House Bill 1003 is an attempt by state Republicans to increase teacher pay without adding new state dollars. Instead, legislators want schools to use more existing dollars on salaries.
“We do need to pay teachers more,” board President Julie Hollingsworth said. “It's obvious in Indiana that teacher pay is falling behind, so the question is how to do it. We have other academic staff in our buildings that serve students. They deserve a raise, too.”
Schools as of Jan. 1 have separate education and operations funds. The education fund is where state tuition dollars go while operations have local property tax dollars. Each school board has to pass a resolution on how much it will transfer out of education into operations for expenses such as human resources, utilities and food service.

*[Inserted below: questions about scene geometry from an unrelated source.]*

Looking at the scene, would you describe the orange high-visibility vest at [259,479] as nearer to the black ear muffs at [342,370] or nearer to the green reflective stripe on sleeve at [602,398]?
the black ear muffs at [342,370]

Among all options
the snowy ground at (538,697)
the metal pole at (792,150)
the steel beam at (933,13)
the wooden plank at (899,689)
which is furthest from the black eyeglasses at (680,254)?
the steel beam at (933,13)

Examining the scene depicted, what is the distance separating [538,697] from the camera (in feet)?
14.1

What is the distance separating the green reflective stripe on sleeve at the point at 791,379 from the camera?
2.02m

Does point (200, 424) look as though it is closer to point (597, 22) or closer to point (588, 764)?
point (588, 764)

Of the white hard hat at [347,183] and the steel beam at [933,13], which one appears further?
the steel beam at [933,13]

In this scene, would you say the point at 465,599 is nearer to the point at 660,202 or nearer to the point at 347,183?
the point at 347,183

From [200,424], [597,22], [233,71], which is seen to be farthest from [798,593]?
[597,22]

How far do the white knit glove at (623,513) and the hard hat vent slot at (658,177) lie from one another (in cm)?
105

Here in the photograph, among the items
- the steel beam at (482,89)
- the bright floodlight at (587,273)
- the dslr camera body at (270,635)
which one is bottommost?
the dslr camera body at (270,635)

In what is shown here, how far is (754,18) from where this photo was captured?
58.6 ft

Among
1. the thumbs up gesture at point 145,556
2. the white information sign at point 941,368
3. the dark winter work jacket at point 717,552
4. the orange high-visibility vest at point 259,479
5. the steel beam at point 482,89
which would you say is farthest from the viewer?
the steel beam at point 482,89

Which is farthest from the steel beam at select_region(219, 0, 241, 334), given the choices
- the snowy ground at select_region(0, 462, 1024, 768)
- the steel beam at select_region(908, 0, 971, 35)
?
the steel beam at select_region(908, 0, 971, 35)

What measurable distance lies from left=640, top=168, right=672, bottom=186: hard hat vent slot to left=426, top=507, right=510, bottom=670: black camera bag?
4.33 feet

The setup was intended to give districts more flexibility, education officials have said.
House Bill 1003, however, sets a goal of schools keeping 85 percent of state dollars in the education fund, or the classroom.
“They take away the discretion to be flexible – that's kind of asinine,” board member Glenna Jehl said. “It's kind of ridiculous that they're trying to micromanage everything from the Statehouse.”
Schools still won't be able to spend what they don't have, Hollingsworth said.
“The idea is, that if you pay less to operate your buildings – like turn the lights down or lower the thermostat or, what else could we do, serve peanut butter and jelly every day – that the idea is if we could save all that money in operations, somehow we could pay teachers more,” she said.
She noted FWCS has already cut costs in recent years by closing schools, reducing transportation and implementing an energy efficiency program, among other measures.
The bill cleared the House Education Committee and advances to the full House.